## Supplied text
———

With these gathered things, conservative Anglicans in this southwestern Ontario town are striking out on their own.

"We left everything behind when we left our former churches," says Jim Blumer, a parishioner and spokesperson for St. Barnabas Anglican Church, part of the conservative breakaway group Anglican Coalition in Canada.

Blumer's wife, Louise, made the cloth hangings that adorn the walls of the hall at the local Ukrainian Orthodox Church, where St. Barnabas rents space to worship.

The congregation and about two-dozen others are part of a growing movement in church circles known as church planting, or opening new churches to reach potential new members.

Mainline churches began the push a decade ago to counter dropping attendance, with the Anglican Church of Canada holding a two-day workshop on the topic last year and Toronto Archbishop Colin Johnson identifying new churches as a major priority.

The United Church of Canada, meanwhile, opened Pathways Church in Markham as a plant for those looking for something less tied to traditional interpretations of scripture.

"With the growing population, a new church needed to be planted," Rev. Mary Joseph of Pathways says.

But it's the evangelical conservative churches that have proven more adept at using church planting as a way to find new members.

"Church planting is the Number 1 way to reach people who are unchurched," says Rev. David Roseberry, a U.S. leader in the burgeoning church planting movement.

"The mission field is no longer 6,000 miles away," he says. "It's across the street."

For former stockbroker Jim Tune of Mississauga, the movement is one part missionary and one part entrepreneurial.

"New churches seem to be much more fruitful in reaching unchurched people than existing churches," Tune says. An ordained minister who planted his Churchill Meadows church six years ago, he now helps others do the same.

People need to be given a reason to go to church every week and a new church has a better chance of persuading newcomers that they will be offered something fresh.

"You've got a whole generation of people who have never been in the habit of setting the alarm on Sunday morning," he says. "You're competing with every other option they have - including sleeping in."

Before opening Churchill Meadows, Tune launched a major marketing blitz, distributing 40,000 postcards a week for four weeks to homes in Mississauga. A telemarketing campaign called 43,000 homes. He even took out ads on television, knowing he had to hit the ground running.

"There's an adage that if you don't start with 200 people, you'll never break 200," says Tune.

There were 450 people the first day and 200 the next week as well-wishers and curiosity-seekers dropped out. The congregation is now double that, including about 100 children.

By Easter next year, Churchill Meadows plans to be in its own building behind a nearby Wal-Mart, with room for more than 800 worshippers.

———

## Source material

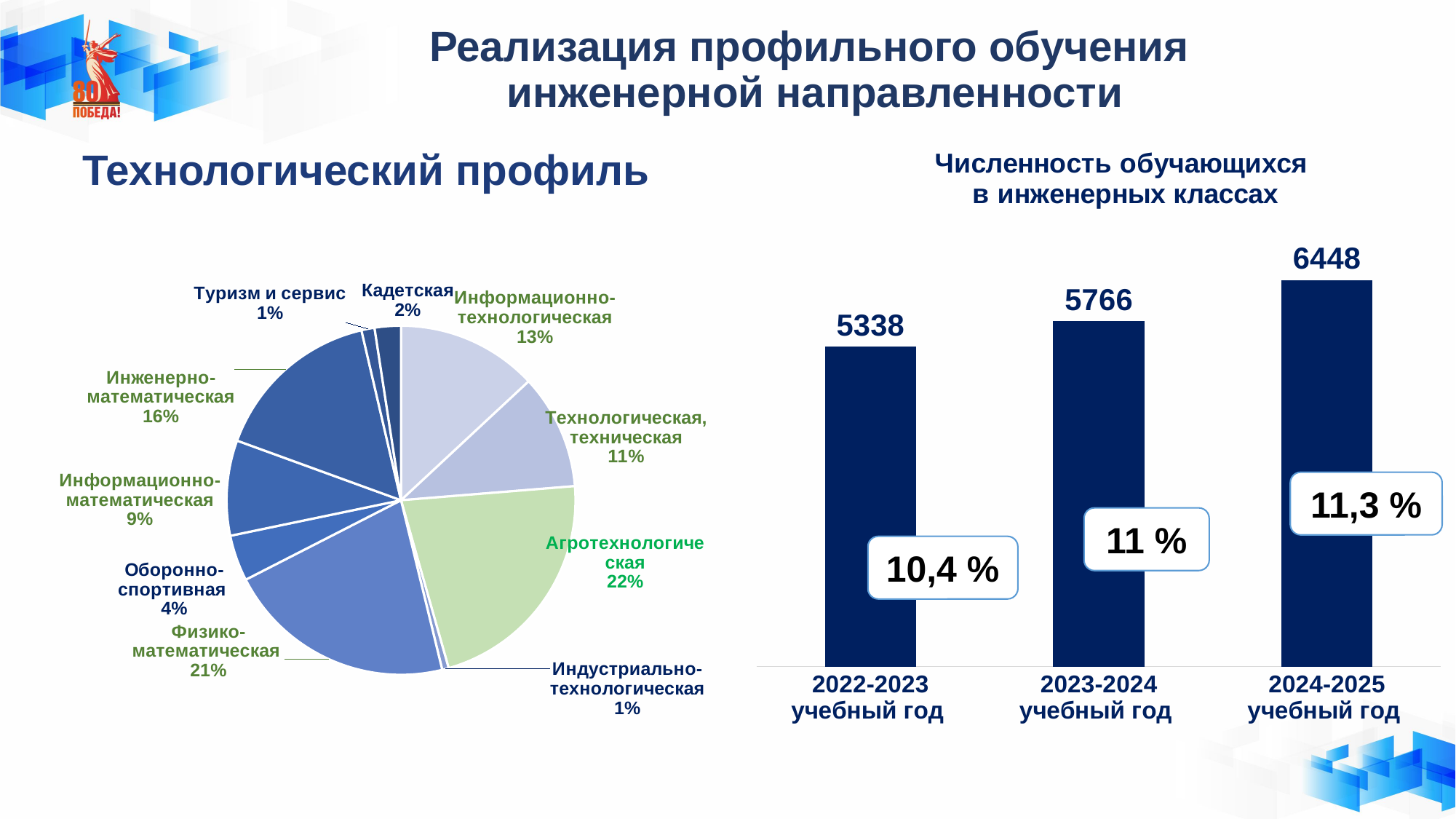
In the pie chart 'Технологический профиль', what is the difference between the shares of 'Физико-математическая' and 'Информационно-математическая'? 12% In the chart 'Численность обучающихся в инженерных классах', what is the difference between the values for '2024-2025 учебный год' and '2022-2023 учебный год'? 1110 In the chart 'Численность обучающихся в инженерных классах', what percentage is shown in the box on the bar for '2022-2023 учебный год'? 10,4 % In the pie chart 'Технологический профиль', what share does 'Агротехнологическая' have? 22% In the chart 'Численность обучающихся в инженерных классах', do the values rise or fall from 2022-2023 to 2024-2025? Rise What kind of chart is 'Численность обучающихся в инженерных классах'? Bar chart In the pie chart 'Технологический профиль', which is larger: 'Информационно-технологическая' or 'Технологическая, техническая'? Информационно-технологическая In the pie chart 'Технологический профиль', which category has the largest share? Агротехнологическая In the pie chart 'Технологический профиль', what share does 'Инженерно-математическая' have? 16% In the chart 'Численность обучающихся в инженерных классах', what is the value for '2023-2024 учебный год'? 5766 In the pie chart 'Технологический профиль', how many categories are shown? 10 In the chart 'Численность обучающихся в инженерных классах', which year has the highest value? 2024-2025 учебный год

———

## Problems to work on
A – Transcribe the part of the church planting article between "The United Church" and "find new members.", inclusive.
B – Resume the church planting article after its final sentence and continue writing it.

## Task responses
A –
The United Church of Canada, meanwhile, opened Pathways Church in Markham as a plant for those looking for something less tied to traditional interpretations of scripture.

"With the growing population, a new church needed to be planted," Rev. Mary Joseph of Pathways says.

But it's the evangelical conservative churches that have proven more adept at using church planting as a way to find new members.

B –
Church plants offer a fresh take on the faith, says Rev. Sean Love, a church planter in Richmond, B.C. They also are chance for newcomers to quickly assume leadership roles to help make the congregation into the kind of church they want

"People know it's a new congregation and they aren't walking into a place where people have 20 years of history and don't want to know anybody else," Love says.

Rev. Ed Hird, a spokesperson for the Anglican Coalition, expects to see more church plants targeting immigrants who have little or no affiliation to churches in Canada.

"Having services in their own language is very important," says Hird, minister at St. Simon's Church North Vancouver.

He says the growing suburban Chinese populations in Vancouver and Toronto represent a particularly tempting opportunity.

He'll be in Dallas next week for a workshop on church planting organized by Roseberry, considered a guru of the movement. Roseberry bought a cornfield outside of Dallas 15 years ago that today houses the largest Anglican church in North America with 5,000 members.

But it's nothing the Episcopal Church (as Anglicanism is known in the U.S.) can boast about. Like the small church in Waterford, Roseberry's Christ Church in Plano is a member of the Anglican Mission in the Americas. That means it answers to the bishop of Rwanda.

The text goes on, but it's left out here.